Given instruction:
In the text on flow measurement errors in history matching, what horizontal permeability does the reference oil reservoir have?

Two case studies on two synthetic reservoirs, an oil and a wet gat reservoir, have been undertaken in this research to investigate the effects of systematic and random flow measurement errors on history matching.

Oil reservoir

For the oil reservoir case, a reference reservoir model with the characteristics shown in Table 1 was employed in the Schlumberger ECLIPSE simulator to produce reference production data (oil, gas, and water production rates) over 10 years.
Table 1

Characteristics of the reference oil reservoir

Initial reservoir pressure

304.20 Bar

Porosity

0.18

Horizontal permeability

60 mD

Vertical permeability

10 mD

Saturation pressure of reservoir hydrocarbon

386.11 Bar

Density of oil at the surface conditions

721 kg/m3

Density of water at the surface conditions

1009 kg/m3

Density of gas at the surface conditions

1.12 kg/m3

These characteristics were employed to build the reservoir model

The data were then imported into the Matlab® software and a Matlab® code generated 15 data sets with different ranges of systematic and random error, as shown in Fig. 3b. Ten per cent was chosen as the highest error since most of the publications in the literature report flow measurement errors for oil wells which are within this range. These data sets were later used as observed production data in history matching. Random errors have been produced using randomly generated numbers within the specified ranges (i.e. 0%, 5%, and 10%) in both the positive and negative directions. For instance, when the error specification was 5%, random errors could take any value between − 5% and + 5%. However, systematic errors were set to fixed percentages (i.e. 0%, 1%, 2%, 5%, and 10%) and their values were proportional to the reference values. After creating the data sets, the Matlab® code generated RSM files (a format which can be imported into Eclipse for further simulations and history matching) including the observed data. The code can also perform a statistical analysis and report the results in terms of the mean (Eq. 1) and standard deviation (Eq. 2) of the data sets in an Excel file. The statistical information about the data sets used in this work is shown in Table 2.
Table 2

The details of the errors in different data sets which were used in the history matching

Data set number

Systematic error (%)

Random error (%)

Mean of errors (%)

Standard deviation of errors (%)

Supplied records:
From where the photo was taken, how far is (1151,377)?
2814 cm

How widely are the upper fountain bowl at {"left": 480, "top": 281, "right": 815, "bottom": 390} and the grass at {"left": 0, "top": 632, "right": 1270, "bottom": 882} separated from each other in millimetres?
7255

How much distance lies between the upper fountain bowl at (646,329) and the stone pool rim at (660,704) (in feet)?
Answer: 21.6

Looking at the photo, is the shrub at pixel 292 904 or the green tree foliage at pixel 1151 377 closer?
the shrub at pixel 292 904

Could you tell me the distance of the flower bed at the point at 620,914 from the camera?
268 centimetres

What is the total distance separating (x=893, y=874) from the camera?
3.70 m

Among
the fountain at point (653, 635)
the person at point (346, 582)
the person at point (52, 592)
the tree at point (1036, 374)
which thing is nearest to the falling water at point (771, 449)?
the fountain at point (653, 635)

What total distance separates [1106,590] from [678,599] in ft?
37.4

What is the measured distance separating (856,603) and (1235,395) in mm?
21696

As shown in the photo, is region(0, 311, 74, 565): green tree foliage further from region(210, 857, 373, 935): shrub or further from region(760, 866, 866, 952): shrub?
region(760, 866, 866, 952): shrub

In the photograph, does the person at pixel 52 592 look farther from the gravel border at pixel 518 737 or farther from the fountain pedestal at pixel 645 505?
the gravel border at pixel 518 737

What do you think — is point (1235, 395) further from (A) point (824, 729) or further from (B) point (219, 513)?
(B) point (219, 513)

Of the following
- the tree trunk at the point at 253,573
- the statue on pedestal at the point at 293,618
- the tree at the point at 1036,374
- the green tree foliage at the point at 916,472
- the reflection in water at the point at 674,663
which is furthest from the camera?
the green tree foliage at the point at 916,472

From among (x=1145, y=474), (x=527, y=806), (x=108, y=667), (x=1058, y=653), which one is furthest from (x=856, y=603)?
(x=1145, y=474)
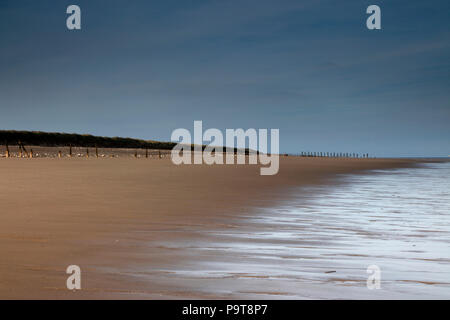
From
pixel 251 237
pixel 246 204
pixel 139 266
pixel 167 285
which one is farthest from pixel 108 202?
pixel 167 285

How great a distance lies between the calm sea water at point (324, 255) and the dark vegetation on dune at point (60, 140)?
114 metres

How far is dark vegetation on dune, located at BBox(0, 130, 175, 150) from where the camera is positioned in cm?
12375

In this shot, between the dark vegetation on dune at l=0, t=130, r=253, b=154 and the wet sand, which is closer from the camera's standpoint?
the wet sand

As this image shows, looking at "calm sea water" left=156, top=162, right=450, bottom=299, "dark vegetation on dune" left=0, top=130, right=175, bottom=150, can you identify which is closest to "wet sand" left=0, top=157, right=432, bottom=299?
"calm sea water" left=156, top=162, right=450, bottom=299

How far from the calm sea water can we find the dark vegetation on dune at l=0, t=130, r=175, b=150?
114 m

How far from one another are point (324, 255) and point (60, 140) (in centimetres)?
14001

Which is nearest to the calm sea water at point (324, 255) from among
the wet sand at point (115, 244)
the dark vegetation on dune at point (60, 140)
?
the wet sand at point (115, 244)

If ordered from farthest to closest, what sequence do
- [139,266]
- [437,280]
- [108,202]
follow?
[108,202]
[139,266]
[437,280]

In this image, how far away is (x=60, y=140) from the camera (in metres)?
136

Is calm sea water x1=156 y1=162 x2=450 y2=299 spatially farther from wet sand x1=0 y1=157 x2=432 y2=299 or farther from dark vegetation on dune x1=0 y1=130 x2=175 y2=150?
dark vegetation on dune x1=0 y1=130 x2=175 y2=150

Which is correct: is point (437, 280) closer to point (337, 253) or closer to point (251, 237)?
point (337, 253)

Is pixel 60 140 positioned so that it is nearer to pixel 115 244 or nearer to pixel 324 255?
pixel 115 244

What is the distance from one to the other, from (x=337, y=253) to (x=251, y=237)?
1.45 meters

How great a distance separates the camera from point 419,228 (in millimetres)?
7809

* * *

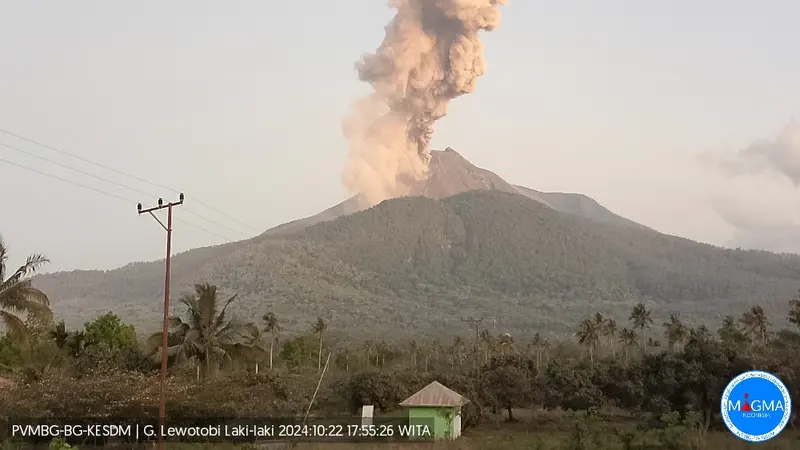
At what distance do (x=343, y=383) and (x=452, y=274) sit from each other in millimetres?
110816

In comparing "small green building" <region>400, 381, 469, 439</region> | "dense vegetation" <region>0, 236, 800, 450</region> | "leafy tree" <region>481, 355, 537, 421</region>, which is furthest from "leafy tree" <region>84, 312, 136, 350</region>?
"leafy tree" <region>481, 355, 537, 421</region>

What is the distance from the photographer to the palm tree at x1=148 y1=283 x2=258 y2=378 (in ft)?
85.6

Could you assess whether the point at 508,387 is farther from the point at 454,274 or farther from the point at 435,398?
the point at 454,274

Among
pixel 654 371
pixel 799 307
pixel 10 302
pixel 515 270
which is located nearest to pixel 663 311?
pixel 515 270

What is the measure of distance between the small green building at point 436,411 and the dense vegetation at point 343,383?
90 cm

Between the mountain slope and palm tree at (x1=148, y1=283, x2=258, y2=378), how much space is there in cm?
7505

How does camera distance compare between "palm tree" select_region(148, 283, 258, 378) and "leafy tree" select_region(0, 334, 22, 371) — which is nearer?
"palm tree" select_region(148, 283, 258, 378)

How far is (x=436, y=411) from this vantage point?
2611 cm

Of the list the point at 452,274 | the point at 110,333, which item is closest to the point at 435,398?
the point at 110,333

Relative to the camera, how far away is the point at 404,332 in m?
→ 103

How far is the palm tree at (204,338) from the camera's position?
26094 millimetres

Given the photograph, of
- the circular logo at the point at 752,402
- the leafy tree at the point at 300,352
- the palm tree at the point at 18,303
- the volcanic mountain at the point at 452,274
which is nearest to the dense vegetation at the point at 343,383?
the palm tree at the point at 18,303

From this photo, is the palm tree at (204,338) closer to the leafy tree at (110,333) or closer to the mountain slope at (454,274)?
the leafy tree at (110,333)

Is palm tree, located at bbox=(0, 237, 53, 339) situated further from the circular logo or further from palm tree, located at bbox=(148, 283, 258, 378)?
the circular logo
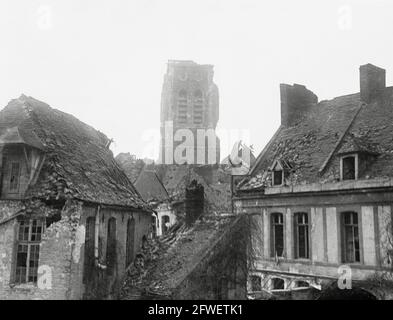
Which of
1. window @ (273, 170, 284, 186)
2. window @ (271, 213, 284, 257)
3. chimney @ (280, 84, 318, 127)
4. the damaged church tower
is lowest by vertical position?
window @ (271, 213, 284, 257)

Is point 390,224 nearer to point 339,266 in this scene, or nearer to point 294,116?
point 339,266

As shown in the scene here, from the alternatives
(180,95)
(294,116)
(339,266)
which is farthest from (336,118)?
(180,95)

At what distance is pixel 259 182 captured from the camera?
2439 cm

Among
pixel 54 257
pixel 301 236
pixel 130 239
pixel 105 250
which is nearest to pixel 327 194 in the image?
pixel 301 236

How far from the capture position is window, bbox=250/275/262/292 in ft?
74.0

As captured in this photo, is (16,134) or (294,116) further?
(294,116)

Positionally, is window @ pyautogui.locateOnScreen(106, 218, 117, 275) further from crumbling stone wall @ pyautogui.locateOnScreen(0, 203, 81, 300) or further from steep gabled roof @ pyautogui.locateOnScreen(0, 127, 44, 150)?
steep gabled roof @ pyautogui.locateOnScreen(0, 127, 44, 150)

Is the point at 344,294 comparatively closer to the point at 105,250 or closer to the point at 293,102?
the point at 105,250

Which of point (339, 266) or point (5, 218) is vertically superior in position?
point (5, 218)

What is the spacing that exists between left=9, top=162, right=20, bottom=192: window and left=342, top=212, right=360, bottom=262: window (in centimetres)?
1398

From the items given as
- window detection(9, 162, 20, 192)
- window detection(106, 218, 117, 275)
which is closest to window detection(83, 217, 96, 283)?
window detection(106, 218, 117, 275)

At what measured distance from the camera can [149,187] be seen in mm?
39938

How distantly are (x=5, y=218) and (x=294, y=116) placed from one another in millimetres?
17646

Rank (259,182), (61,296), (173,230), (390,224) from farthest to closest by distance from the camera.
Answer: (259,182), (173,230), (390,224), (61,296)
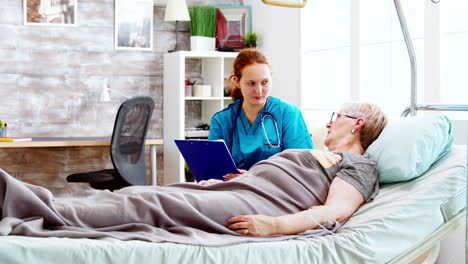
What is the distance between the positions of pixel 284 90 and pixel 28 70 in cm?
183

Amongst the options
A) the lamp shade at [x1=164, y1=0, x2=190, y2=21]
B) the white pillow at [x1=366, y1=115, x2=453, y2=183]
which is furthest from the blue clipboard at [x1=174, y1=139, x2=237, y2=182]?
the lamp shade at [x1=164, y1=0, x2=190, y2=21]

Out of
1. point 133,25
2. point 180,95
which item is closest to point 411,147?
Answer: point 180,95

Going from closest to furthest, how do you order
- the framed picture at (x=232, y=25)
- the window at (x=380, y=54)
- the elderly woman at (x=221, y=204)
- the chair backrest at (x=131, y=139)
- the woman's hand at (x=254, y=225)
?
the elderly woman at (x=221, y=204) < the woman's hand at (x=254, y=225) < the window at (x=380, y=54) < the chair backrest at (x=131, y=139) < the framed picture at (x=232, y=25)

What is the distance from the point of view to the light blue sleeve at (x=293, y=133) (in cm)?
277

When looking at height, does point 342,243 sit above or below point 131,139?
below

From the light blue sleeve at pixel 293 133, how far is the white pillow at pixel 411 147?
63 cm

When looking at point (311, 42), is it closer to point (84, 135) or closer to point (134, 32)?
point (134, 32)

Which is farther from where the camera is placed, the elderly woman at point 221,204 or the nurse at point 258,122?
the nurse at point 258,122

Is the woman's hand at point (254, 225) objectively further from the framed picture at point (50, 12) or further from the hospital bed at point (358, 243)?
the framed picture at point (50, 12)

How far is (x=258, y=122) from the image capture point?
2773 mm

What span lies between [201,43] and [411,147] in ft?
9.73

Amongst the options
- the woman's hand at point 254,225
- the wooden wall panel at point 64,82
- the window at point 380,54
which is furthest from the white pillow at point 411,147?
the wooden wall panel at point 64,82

Correct answer:
60 mD